Pasture and Forage Minute: Improving Forage Quality with Oats, Italian Ryegrass, Grass Mixtures

Oats and ryegrass in field
A spring pasture mix of oats and ryegrass. (Photo by Jerry Volesky)

Pasture and Forage Minute: Improving Forage Quality with Oats, Italian Ryegrass, Grass Mixtures

Oats and Italian Ryegrass for High Quality Pasture

By Jerry Volesky

Good quality pasture might be in short supply this spring. If you need some spring pasture, plant oats or a mix of oats and Italian ryegrass.

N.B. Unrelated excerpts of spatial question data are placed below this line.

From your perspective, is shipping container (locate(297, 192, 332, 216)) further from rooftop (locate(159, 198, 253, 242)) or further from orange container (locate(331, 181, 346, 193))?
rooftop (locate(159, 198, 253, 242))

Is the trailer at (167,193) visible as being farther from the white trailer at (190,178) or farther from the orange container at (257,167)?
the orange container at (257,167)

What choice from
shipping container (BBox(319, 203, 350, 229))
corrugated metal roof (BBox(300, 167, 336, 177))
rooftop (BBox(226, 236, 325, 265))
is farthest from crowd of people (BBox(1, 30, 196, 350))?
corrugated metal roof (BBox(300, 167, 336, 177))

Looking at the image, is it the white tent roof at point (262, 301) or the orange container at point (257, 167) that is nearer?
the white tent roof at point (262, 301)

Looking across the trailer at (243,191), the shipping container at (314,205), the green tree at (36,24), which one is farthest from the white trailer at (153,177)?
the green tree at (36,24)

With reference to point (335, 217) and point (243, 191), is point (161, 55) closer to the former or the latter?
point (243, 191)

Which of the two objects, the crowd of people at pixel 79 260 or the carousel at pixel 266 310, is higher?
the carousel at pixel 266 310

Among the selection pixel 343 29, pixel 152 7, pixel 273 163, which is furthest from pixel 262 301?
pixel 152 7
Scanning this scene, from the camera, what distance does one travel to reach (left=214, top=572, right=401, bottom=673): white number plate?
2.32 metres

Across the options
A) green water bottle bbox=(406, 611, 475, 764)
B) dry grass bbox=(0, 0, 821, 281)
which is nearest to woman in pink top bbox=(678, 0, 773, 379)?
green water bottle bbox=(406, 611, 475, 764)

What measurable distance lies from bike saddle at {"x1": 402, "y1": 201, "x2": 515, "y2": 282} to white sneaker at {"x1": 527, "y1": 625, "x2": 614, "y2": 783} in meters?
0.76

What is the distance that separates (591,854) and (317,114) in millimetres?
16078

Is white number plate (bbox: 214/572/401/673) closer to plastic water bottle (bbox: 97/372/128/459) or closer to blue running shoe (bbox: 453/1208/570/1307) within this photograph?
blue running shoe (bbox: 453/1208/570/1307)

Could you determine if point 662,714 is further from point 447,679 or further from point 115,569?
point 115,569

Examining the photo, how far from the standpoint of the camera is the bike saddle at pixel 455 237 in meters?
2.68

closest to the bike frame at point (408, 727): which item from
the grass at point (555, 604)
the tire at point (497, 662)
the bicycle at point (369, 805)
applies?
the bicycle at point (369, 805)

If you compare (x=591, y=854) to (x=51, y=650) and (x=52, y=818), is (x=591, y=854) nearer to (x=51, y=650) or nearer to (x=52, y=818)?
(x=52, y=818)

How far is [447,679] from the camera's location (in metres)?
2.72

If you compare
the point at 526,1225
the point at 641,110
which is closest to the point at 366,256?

Spring-planted oats grows during spring when we are likely to receive rain and when moisture is used efficiently to produce forage. Oats can be grazed earlier than anything else you plant this spring. Once it gets five or six inches tall, which is usually about the third week of May, it quickly can shoot up to a foot tall in almost no time. Unfortunately, once oats get that tall it may not stool out, tiller and regrow after grazing very well. So it’s important to start grazing early when oats get six to eight inches tall to stimulate it to form new tillers.

After this first grazing, keep oat regrowth between six and 16 inches tall. Begin with a light stocking rate, about one animal every two acres. Then adjust animal numbers as oat growth changes.

For a longer grazing season, plant a mixture of oats and Italian ryegrass. Oat comes on strong early, while Italian ryegrass tends to wait until June before it grows rapidly. Then it just keeps growing high quality leaves the rest of the year if moisture is available.

For straight oats, drill at least two bushels per acre in late March to early April. Oats will be six to eight inches tall and ready to graze in about seven weeks. With good moisture and 40 to 60 pounds of nitrogen, oats can provide a couple months of grazing for one or two cows per acre. For extended grazing, drill oats plus around 15 to 20 pounds of Italian ryegrass per acre. Your stocking rate might need to be a little lighter at first, but with some timely moisture or irrigation you can continue to get great grass all summer and fall.  

Grass-Alfalfa Mixtures or Pure Alfalfa? 

By Brad Schick

Planting a new alfalfa hay field is a pretty routine undertaking. Have you considered putting some grass in that new planting this year? 

Putting a field back into alfalfa is a practice that often goes with little thought of alternative species. Every operation is different, so pure alfalfa may still be the best option. Some producers may want to seed smooth bromegrass, orchardgrass, festulolium or other grasses with the alfalfa. But why consider a mixture?

Many producers roll out bales for winter feeding, while others may grind different hays or feedstuffs. If more than five to six pounds of alfalfa is being fed to brood cows, that may be too little energy or TDN and too much protein. This is with a good quality alfalfa. If an alfalfa-grass hay is fed instead, the protein may be lower, but the TDN will be higher and better meet the energy requirements of those cows while not overfeeding protein. The mixing of the hay is done in the field while it grows instead of with the machinery in the winter. 

Not every field is equal; just look at a soil map. Soil types or conditions may vary within a field and a mixture may result in a better overall stand. Alfalfa, for example, doesn’t like “wet feet” so the grass planted will do better in low lying areas where alfalfa can’t survive. Additionally, an alfalfa-grass mix usually dries down more quickly so it can get put up sooner. Typically, a mixture will yield the same or more than pure alfalfa on an annual basis, with most of the grass tonnage produced in the first cutting.

Mixtures do have to be managed differently than pure alfalfa stands, and some buyers may only want alfalfa, but for some operations, a mixture might be the perfect recipe.